● **WHAT IS BEING ASKED**: The stretch from the line with "site MLP_S2_G05, 3-frame burst." through the line with "MegaDetector max animal confidence: 0.57" in the records below: write it out exactly, and nothing else.

● **DATA TO USE**:
===============
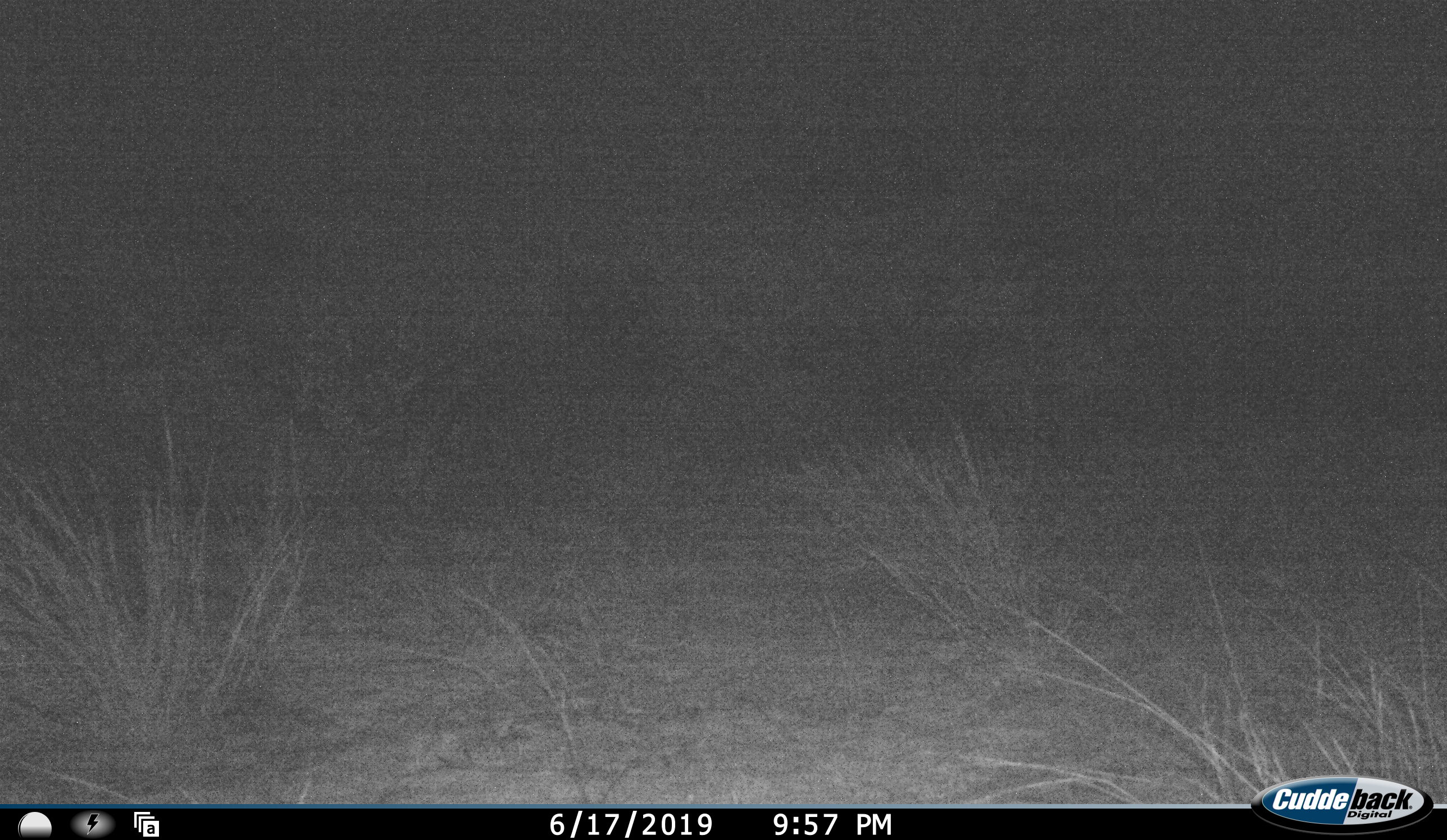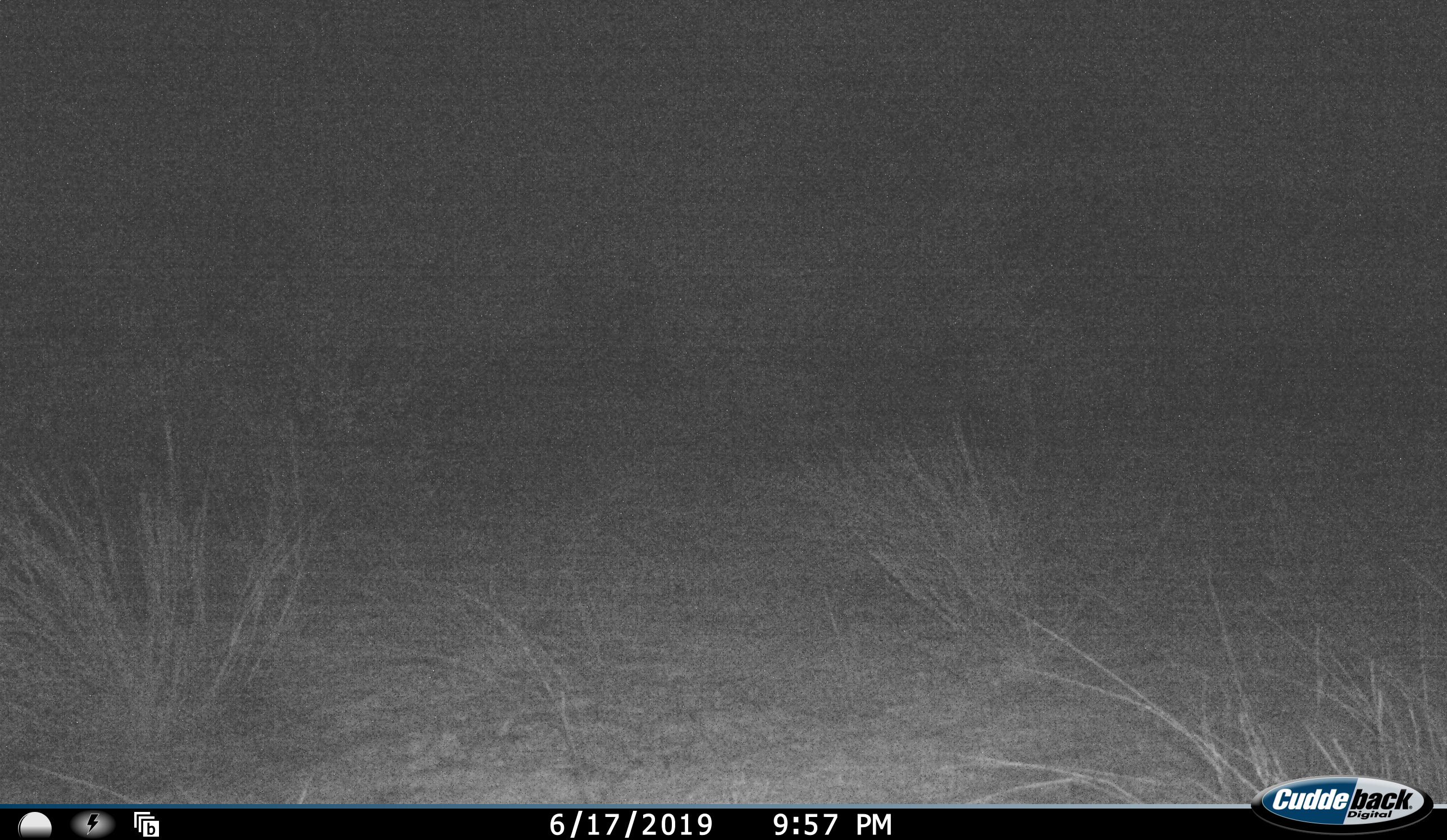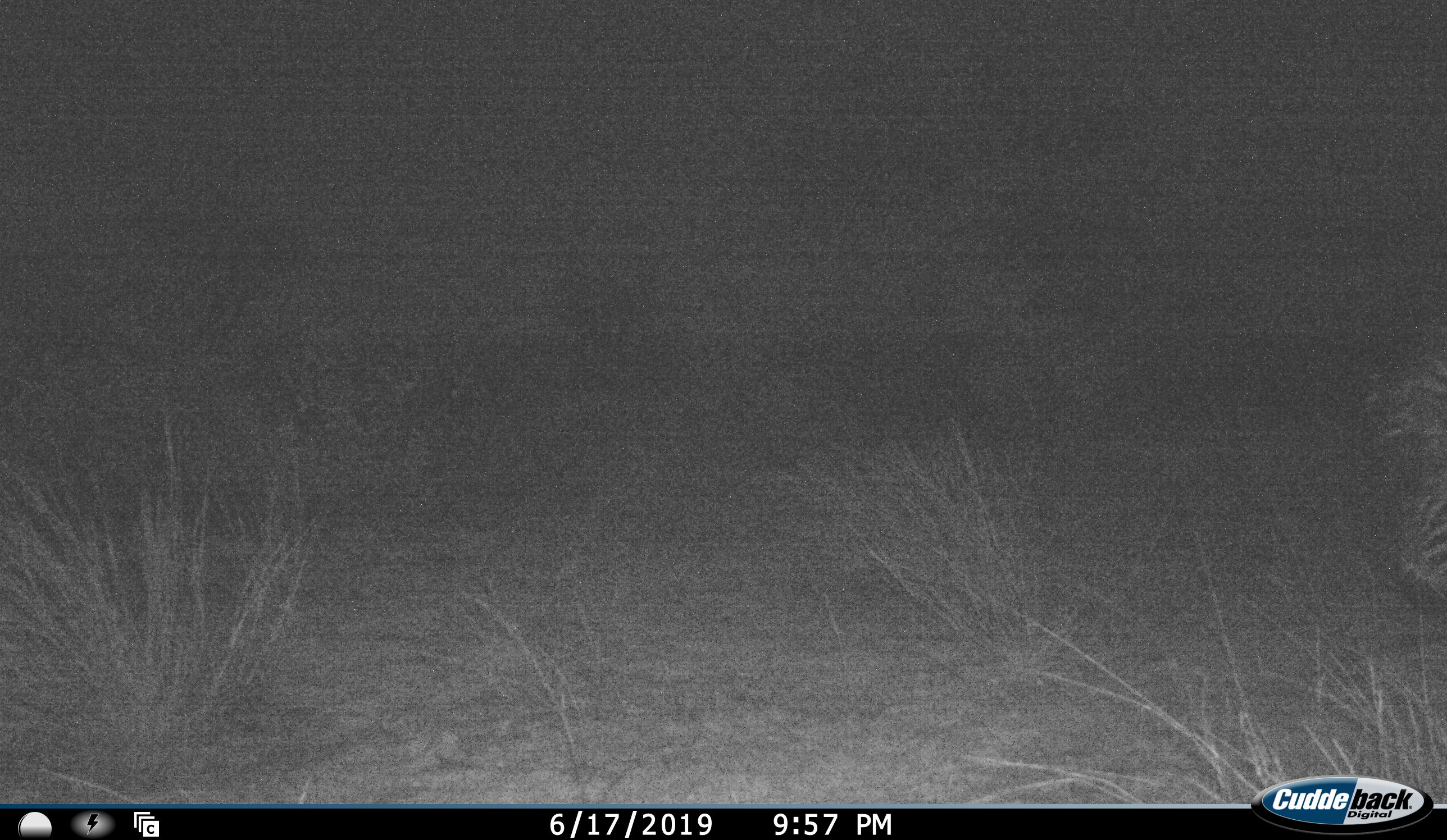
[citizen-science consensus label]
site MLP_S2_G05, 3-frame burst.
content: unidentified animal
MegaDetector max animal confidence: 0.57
===============
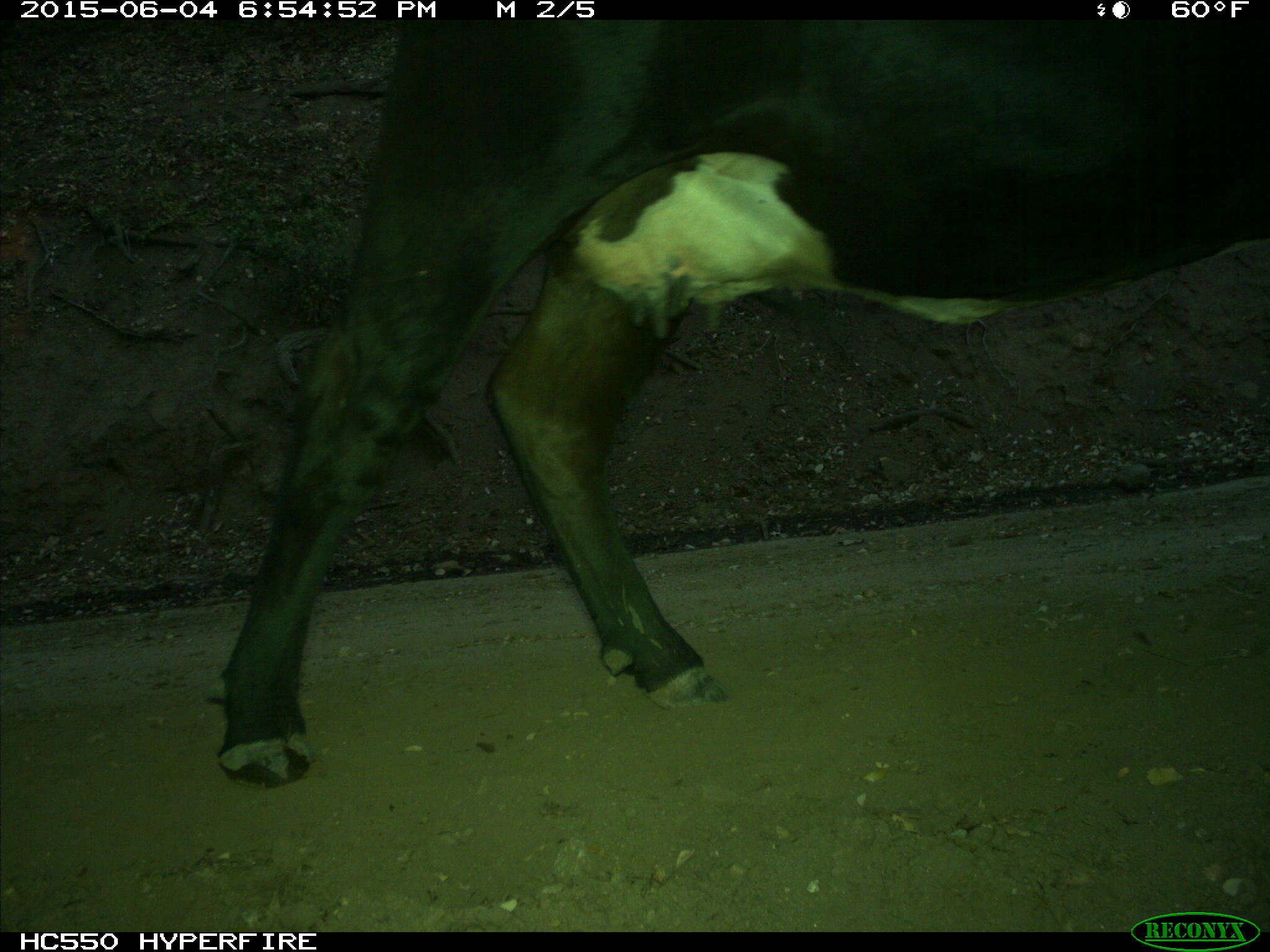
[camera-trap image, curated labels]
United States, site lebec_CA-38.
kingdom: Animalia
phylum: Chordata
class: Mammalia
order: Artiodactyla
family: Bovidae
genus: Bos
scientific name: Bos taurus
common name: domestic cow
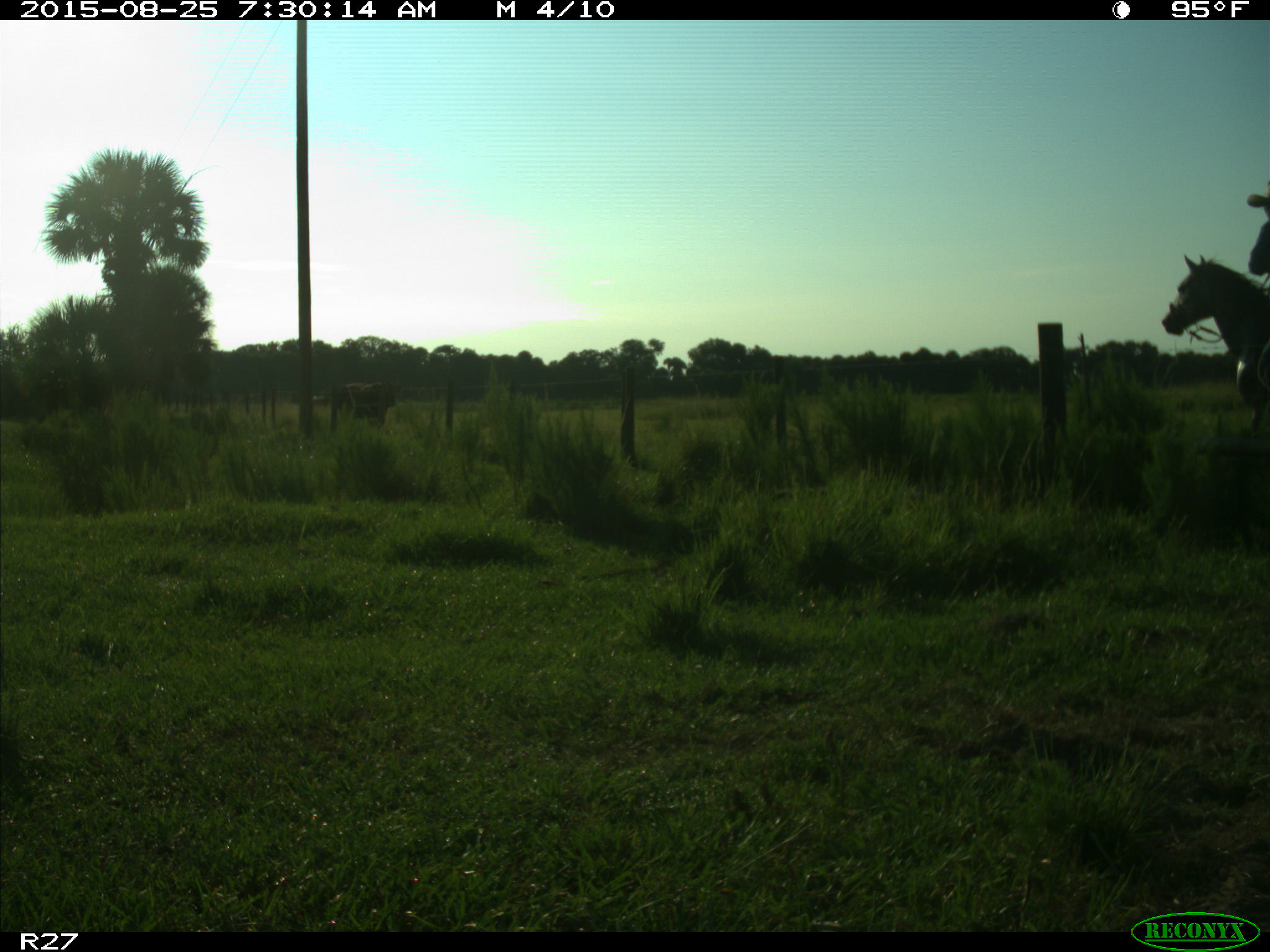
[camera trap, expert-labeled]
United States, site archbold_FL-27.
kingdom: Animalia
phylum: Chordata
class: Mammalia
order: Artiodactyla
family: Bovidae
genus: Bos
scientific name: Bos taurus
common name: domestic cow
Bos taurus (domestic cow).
===============
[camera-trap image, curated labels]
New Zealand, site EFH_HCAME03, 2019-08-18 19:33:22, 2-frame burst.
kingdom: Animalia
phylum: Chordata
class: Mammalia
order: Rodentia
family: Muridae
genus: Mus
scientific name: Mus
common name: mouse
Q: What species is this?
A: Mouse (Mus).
===============
● **RESULT OF THE EXERCISE**:
site MLP_S2_G05, 3-frame burst.
content: unidentified animal
MegaDetector max animal confidence: 0.57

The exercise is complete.